La ZF in collaborazione con Continental produrranno dal 2011 in grande serie dei moduli che permetteranno di realizzare veicoli commerciali a propulsione ibrida da applicare alle linee produttive di veicoli tradizionali. Questa tecnologia potrà quindi essere implementata in parallelo senza dover riprogettare i veicoli esistenti. Un modulo con motore da 60 kW/82 cv sarà sufficiente per essere adattato ai veicoli commerciali leggeri.

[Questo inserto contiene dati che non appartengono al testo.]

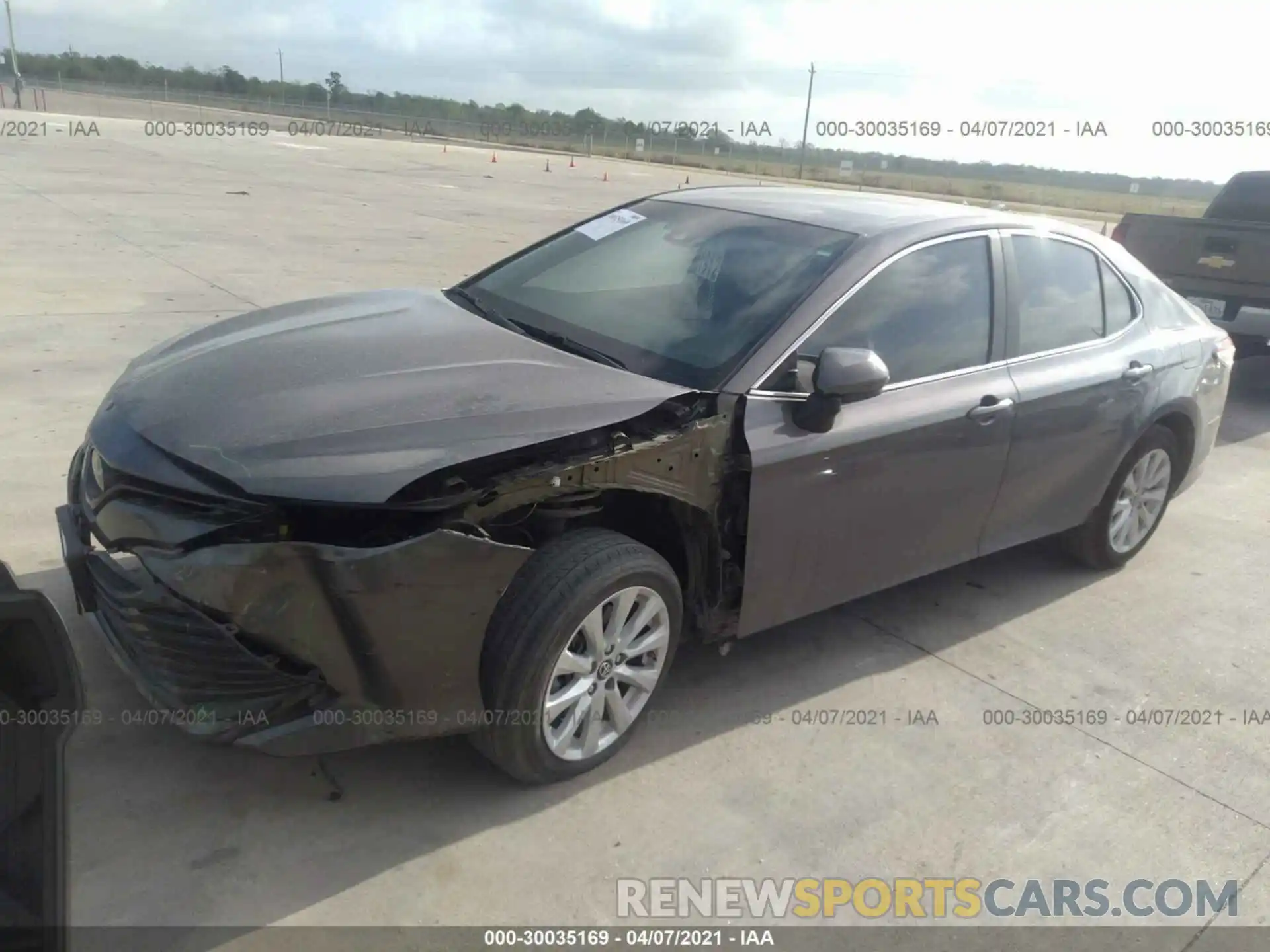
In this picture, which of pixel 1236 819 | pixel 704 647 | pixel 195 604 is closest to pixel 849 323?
pixel 704 647

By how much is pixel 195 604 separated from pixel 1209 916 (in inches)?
114

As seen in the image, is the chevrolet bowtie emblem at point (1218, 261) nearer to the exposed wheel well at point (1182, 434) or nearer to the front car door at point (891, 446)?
the exposed wheel well at point (1182, 434)

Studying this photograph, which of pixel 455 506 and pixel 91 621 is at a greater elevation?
pixel 455 506

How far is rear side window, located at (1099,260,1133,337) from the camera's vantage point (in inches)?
178

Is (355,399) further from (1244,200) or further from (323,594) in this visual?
(1244,200)

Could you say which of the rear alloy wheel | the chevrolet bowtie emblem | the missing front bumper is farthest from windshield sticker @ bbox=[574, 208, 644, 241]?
the chevrolet bowtie emblem

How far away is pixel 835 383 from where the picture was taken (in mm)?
3160

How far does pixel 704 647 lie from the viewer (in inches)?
155

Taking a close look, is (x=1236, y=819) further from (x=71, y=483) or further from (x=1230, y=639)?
(x=71, y=483)

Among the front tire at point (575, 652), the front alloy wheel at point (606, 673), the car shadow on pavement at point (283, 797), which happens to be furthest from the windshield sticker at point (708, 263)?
the car shadow on pavement at point (283, 797)

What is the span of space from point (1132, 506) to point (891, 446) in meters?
2.05

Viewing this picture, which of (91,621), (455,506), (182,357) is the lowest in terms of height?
(91,621)

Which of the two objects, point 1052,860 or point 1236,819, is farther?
point 1236,819

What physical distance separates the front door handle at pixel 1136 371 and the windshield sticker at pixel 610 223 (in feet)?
7.38
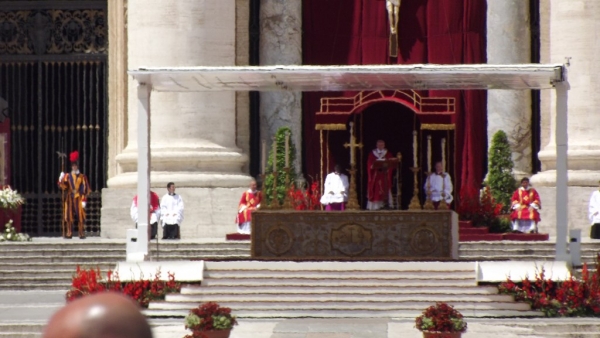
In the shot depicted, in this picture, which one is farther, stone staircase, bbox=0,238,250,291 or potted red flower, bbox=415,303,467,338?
stone staircase, bbox=0,238,250,291

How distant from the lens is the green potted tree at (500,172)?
88.7 ft

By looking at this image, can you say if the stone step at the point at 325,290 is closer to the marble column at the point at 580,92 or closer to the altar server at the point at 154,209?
the altar server at the point at 154,209

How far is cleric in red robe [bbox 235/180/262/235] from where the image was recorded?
2541cm

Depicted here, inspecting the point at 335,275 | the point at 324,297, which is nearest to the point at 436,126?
the point at 335,275

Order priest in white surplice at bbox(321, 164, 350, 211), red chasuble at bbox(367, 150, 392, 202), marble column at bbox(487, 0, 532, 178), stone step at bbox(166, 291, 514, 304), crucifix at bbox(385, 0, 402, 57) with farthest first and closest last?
crucifix at bbox(385, 0, 402, 57)
marble column at bbox(487, 0, 532, 178)
priest in white surplice at bbox(321, 164, 350, 211)
red chasuble at bbox(367, 150, 392, 202)
stone step at bbox(166, 291, 514, 304)

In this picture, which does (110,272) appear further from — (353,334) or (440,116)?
(440,116)

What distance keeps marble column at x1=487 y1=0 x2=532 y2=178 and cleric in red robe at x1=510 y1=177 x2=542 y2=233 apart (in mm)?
3165

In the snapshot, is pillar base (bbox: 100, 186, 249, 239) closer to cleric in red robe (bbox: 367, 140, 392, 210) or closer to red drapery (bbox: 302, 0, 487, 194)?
cleric in red robe (bbox: 367, 140, 392, 210)

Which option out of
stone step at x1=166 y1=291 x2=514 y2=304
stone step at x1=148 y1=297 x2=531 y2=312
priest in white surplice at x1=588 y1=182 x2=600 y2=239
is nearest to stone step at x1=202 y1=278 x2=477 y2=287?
stone step at x1=166 y1=291 x2=514 y2=304

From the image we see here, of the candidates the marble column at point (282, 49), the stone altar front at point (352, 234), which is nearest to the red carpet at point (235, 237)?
the stone altar front at point (352, 234)

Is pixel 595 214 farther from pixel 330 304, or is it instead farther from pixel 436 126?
pixel 330 304

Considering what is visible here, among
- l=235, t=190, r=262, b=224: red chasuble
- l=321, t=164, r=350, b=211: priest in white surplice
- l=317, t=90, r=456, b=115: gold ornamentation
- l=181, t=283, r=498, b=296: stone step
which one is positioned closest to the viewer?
l=181, t=283, r=498, b=296: stone step

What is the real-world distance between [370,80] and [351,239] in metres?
2.48

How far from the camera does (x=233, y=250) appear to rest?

Il sistema lavorerà principalmente nelle partenze ed alle basse velocità per massimizzare il risparmio nel traffico urbano e sarà dotato di Start/Stop, recupero di energia in frenata, avviamento elettrico del veicolo e ovviamente assistenza in fase di accelerazione e, soprattutto, permetterà di eliminare la batteria a 24 Volt della vettura ed il classico motorino d’avviamento. Questo ed il downsizing del motore endotermico compenseranno la presenza del modulo e delle relative batterie agli ioni di litio. Sarà possibile anche viaggiare in modalità totalmente elettrica ad emissioni zero con un sistema di frizioni che escluderà il motore a scoppio, mentre i caso di utilizzo ibrido si ipotizzano consumi ridotti fino al 30% nel ciclo urbano.

IBRIDO MISTO
E’ un sistema estremamente versatile che permette di passare dal sistema “in serie” a quello “in parallelo” e viceversa.
Alcuni veicoli sono dotati di un computer di bordo che decide autonomamente la migliore combinazione per utilizzare uno delle due soluzioni oppure entrambi a seconda del percorso, urbano o extraurbano, che si sta facendo.